Paper Detail
Dingjie Song, Tianlong Xu, Yi-Fan Zhang, Hang Li, Zhiling Yan, Xing Fan, Haoyang Li, Lichao Sun, Qingsong Wen
Assessing student handwritten scratchwork is crucial for personalized educational feedback but presents unique challenges due to diverse handwriting, complex layouts, and varied problem-solving approaches. Existing educational NLP primarily focuses on textual responses and neglects the complexity and multimodality inherent in authentic handwritten scratchwork.
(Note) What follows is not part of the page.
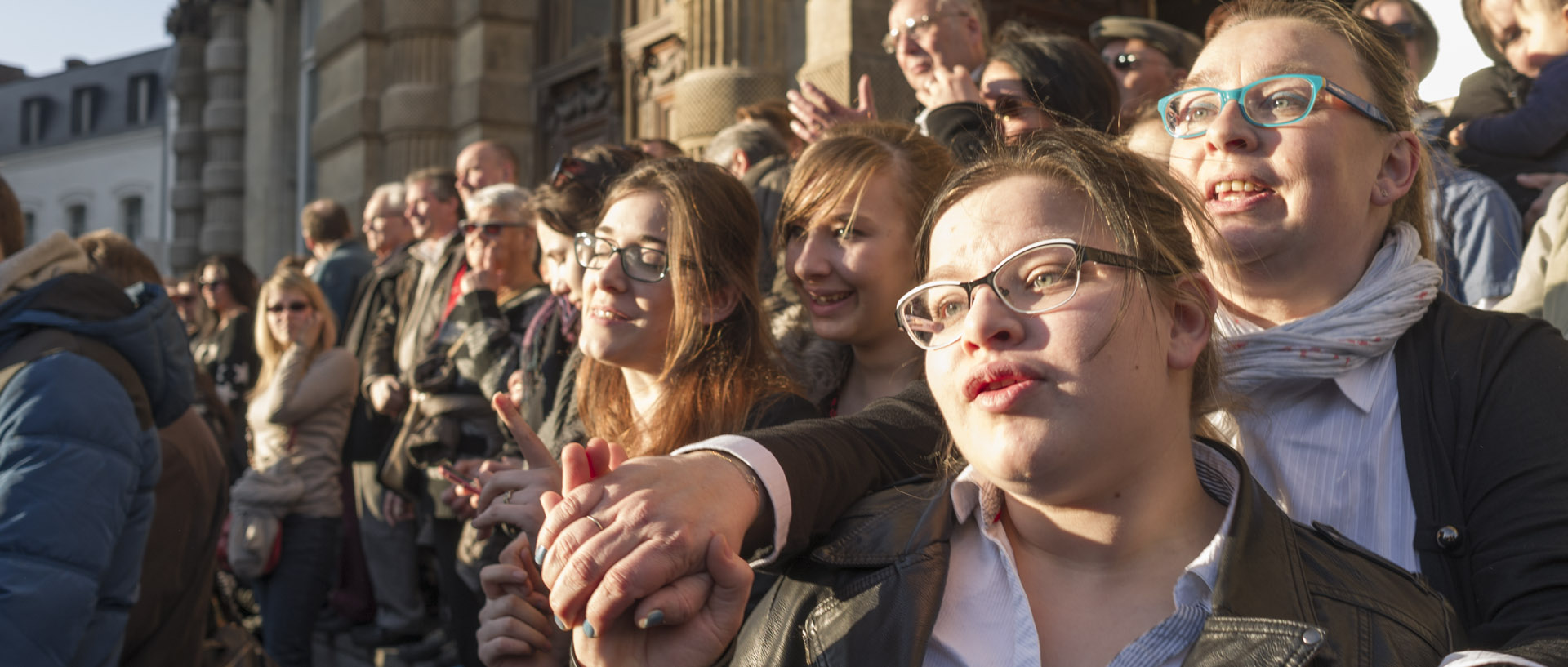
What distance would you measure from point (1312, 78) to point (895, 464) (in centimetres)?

Current multimodal large language models (MLLMs) excel at visual reasoning but typically adopt an "examinee perspective", prioritizing generating correct answers rather than diagnosing student errors. To bridge these gaps, we introduce ScratchMath, a novel benchmark specifically designed for explaining and classifying errors in authentic handwritten mathematics scratchwork. Our dataset comprises 1,720 mathematics samples from Chinese primary and middle school students, supporting two key tasks: Error Cause Explanation (ECE) and Error Cause Classification (ECC), with seven defined error types. The dataset is meticulously annotated through rigorous human-machine collaborative approaches involving multiple stages of expert labeling, review, and verification. We systematically evaluate 16 leading MLLMs on ScratchMath, revealing significant performance gaps relative to human experts, especially in visual recognition and logical reasoning. Proprietary models notably outperform open-source models, with large reasoning models showing strong potential for error explanation. All evaluation data and frameworks are publicly available to facilitate further research.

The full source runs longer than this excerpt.